Detroit Public Schools (DPS) would still get the $72 million a year Gov. Rick Snyder is calling for to stabilize the indebted district, but Detroit voters wouldn’t see total control of the district through an elected school board for eight years under a plan House Republicans unveiled Wednesday. 

“This is probably one of the most important things we’re going to do,” said House Appropriations Committee Chair Al Pscholka (R-Stevensville) said of keeping DPS’ doors open until the end of the school year. 

On the elected school board component, Pscholka said he did miss a call from Detroit Mayor Mike Duggan this morning. Duggan wants to see a return to an elected school board this year – some eight years earlier than what House Republicans envision. 

“I would say our experience with the elected board has not been that great,” Pscholka said. “Nor has the experience under total state control, so this is a hybrid.” 

House Democrats were quick to pan the proposal’s reliance on state oversight. 

“The state of Michigan has been operating DPS since 1999 through three administrations, and DPS is in debt and about to run out of money,” said Rep. Brian Banks (D-Detroit). “The new plan is to let the state continue to control DPS for at least another 10 years and likely more. I don’t consider leaving out parents, Detroit educators, and elected school board members and others as progress.” 

Pscholka said he believes there is a consensus among House and Senate GOP lawmakers that the issue has to be dealt with, but that the House wants a stronger emphasis on educational attainment. 

Announcement of the package in the House led Senate Majority Leader Arlen Meekhof (R-West Olive) to urge caution, in light of a Senate package that’s been in the works for several months. 

“Last that I understood I had a brief discussion with Speaker [Kevin] Cotter (R-Mt. Pleasant). He didn’t say what their issues were, but they were going to begin to discuss what they were going to do with DPS,” Meekhof told MIRS. “I cautioned them and said, ‘Look, Sen. [Goeff] Hansen’s (R-Hart) been working six or eight months on this, so let’s be cautious.” 

Rep. Daniella Garcia (R-Holland), sponsor of two bills in the package, said the House GOP plan is to put Detroit schools, including charters, under an A-F building grade system and put in place an early literacy program in the district similar to legislation the House passed earlier this session. 

Another academic change would be to allow the district to seek an alternative certification program to bring in teachers from different backgrounds. That means they wouldn’t need the teaching certificates teachers in other districts need. 

This concept, among other parts of the plan, led American Federation of Teachers (AFT) Michigan President David Hecker to call the plan “an attempt to masquerade attacks on those who teach our children as ‘putting students first.'” 

“It is not putting students first to undermine parents’ confidence that their children are being taught by competent and trustworthy people by hiring noncertified teachers or by privatizing instructional staff,” Hecker said. 

The House package incorporates Snyder’s idea of creating a new school district to handle the teaching and learning of Detroit schoolchildren while the current DPS will only exist to pay off an estimated $520 million in debt over 10 years.

EXCERPTED DATA:
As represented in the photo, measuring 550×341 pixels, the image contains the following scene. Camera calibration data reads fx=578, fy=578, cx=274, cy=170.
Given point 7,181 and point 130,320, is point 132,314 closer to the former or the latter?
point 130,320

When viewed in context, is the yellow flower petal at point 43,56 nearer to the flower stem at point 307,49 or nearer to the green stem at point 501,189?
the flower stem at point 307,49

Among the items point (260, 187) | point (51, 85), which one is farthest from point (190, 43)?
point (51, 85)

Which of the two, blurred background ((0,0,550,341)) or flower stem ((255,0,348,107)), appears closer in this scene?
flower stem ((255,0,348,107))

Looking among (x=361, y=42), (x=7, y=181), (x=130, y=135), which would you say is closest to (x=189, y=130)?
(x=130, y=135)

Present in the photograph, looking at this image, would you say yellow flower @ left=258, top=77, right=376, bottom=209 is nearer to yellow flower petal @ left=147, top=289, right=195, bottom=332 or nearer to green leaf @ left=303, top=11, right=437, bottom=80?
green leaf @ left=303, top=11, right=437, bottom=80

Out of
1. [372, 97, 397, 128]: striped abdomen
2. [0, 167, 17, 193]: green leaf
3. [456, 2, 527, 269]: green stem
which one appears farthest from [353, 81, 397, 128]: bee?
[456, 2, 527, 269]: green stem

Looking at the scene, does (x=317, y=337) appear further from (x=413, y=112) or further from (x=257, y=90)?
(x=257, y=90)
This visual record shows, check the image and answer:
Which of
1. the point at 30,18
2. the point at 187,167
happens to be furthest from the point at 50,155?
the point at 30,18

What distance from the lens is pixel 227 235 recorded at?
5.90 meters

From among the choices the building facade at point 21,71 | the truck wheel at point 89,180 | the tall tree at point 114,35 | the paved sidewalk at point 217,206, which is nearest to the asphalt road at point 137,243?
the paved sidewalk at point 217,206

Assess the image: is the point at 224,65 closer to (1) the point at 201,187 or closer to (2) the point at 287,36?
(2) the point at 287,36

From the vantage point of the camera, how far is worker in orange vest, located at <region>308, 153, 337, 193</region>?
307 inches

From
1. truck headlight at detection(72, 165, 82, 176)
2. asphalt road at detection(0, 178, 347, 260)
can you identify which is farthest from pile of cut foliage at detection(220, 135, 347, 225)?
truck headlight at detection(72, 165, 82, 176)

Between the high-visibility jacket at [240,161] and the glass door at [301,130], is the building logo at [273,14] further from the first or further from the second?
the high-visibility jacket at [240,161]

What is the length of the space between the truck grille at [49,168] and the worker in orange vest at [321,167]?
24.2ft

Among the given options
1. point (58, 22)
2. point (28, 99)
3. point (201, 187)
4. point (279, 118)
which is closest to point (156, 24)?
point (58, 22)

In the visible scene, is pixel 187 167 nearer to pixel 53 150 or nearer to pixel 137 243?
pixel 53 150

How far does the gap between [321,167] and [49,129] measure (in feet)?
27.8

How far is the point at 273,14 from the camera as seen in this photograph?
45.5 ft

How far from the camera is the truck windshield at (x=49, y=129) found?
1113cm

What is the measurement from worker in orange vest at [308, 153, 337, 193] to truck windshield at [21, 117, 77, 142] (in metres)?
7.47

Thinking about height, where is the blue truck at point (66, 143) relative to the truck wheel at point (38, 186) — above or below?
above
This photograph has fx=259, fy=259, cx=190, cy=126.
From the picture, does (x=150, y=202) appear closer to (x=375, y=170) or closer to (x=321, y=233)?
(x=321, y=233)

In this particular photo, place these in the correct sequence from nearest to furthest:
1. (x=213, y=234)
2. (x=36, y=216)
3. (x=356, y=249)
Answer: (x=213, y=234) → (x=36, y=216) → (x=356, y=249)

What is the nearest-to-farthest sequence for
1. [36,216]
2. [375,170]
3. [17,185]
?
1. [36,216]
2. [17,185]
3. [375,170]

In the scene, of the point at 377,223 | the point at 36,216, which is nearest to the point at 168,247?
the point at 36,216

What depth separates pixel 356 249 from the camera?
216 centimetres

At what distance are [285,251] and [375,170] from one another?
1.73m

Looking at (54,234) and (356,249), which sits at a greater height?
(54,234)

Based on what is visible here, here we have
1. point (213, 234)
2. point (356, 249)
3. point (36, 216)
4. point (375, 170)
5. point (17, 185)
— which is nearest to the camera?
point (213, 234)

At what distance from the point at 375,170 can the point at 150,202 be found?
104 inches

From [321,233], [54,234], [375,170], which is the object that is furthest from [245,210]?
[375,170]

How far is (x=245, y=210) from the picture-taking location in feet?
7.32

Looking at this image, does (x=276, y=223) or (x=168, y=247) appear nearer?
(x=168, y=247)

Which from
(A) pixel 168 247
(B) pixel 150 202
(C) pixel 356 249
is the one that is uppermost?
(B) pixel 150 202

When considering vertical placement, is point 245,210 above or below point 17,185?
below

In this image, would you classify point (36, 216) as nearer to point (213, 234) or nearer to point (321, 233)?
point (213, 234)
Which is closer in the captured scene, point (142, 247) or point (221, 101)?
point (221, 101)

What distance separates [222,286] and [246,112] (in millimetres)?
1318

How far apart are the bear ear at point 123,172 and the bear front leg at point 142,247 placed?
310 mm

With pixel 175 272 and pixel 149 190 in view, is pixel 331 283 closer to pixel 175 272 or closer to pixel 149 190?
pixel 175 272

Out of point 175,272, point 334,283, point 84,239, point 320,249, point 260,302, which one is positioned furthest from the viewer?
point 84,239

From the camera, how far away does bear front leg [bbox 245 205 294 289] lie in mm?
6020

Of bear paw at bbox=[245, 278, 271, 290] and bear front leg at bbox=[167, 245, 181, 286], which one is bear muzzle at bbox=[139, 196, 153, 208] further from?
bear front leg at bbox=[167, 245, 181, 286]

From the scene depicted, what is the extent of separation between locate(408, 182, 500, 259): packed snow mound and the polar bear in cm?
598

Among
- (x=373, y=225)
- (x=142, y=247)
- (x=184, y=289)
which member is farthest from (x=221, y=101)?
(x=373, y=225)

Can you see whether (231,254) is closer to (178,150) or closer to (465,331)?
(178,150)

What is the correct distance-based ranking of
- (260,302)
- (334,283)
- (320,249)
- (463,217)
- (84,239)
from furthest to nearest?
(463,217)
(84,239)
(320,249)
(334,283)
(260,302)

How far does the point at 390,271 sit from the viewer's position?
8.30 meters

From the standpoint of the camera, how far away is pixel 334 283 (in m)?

OBJECTIVE: Continue the news article on the House Republican plan for Detroit Public Schools, starting after its last sentence.

REPLY TO THE TASK:
Changes to how teachers would interact with the new community district include tying merit pay increases closer to academic performance. It also increases penalties and alters the process by which a teacher strike can be initiated. These provisions are in response to the teacher ‘sick outs’ that Republicans say have “plagued the system” this year. 

House Republicans also would like to cap administration costs at the new Detroit Community Schools to six percent so they more accurately reflect the average spending among the state’s 500 plus school districts on administration. 

The package also contains concepts Garcia’s been pushing with the House Education Committee to remove from the bargaining table the topic of school calendars. 

The Garcia package, HB 5193 and HB 5194, deal with the school calendar and removing the issue from bargaining subjects for all districts. The bills are pending on the House floor. 

The Great Lakes Education Project (GLEP) applauded the House approach. 

“There is one fact upon which everyone agrees. The Detroit Public Schools has failed Detroit’s kids and Michigan’s taxpayers,” said GLEP Executive Director Gary Naeyaert. “Simply renaming the district won’t create better results. To that end, GLEP is very interested in today’s introduction of a six-bill package to address education reforms in Detroit by key members of the House of Representatives.” 

While critics may accuse Garcia of trying to emasculate the unions in Detroit, she disagrees with that categorization. 

“This bill is not intended to go after the unions,” Garcia said. “This bill is intended to put kids first.” 

MIRS asked what would be left for unions to do if their collective bargaining rights were removed? 

“Go into the classroom and work every day,” she said. 

She was also asked if her hidden agenda was to abolish the union. She said no to that, too. 

“It’s my intent to put quality education in the classrooms so they can provide the best quality education so the kids are served. It’s as simple as that.” 

But if you take away bargaining rights, isn’t that a de facto way to abolish unions? 

The Holland lawmaker counters, “That would be one opinion, but that’s not the intent here.” 

Sen. Bert Johnson (D-Highland Park) rejected the GOP plan, saying, “Nobody in the Detroit delegation or the Democratic Party is going to advocate that Detroit waits eight years while the state has some manner of control to get locally elected school board officials back in place” 

Asked if the GOP plan is a dream or a nightmare, he argued, “It’s a dream if they think it will pass and a nightmare for citizens of Detroit if it found a way to passage.”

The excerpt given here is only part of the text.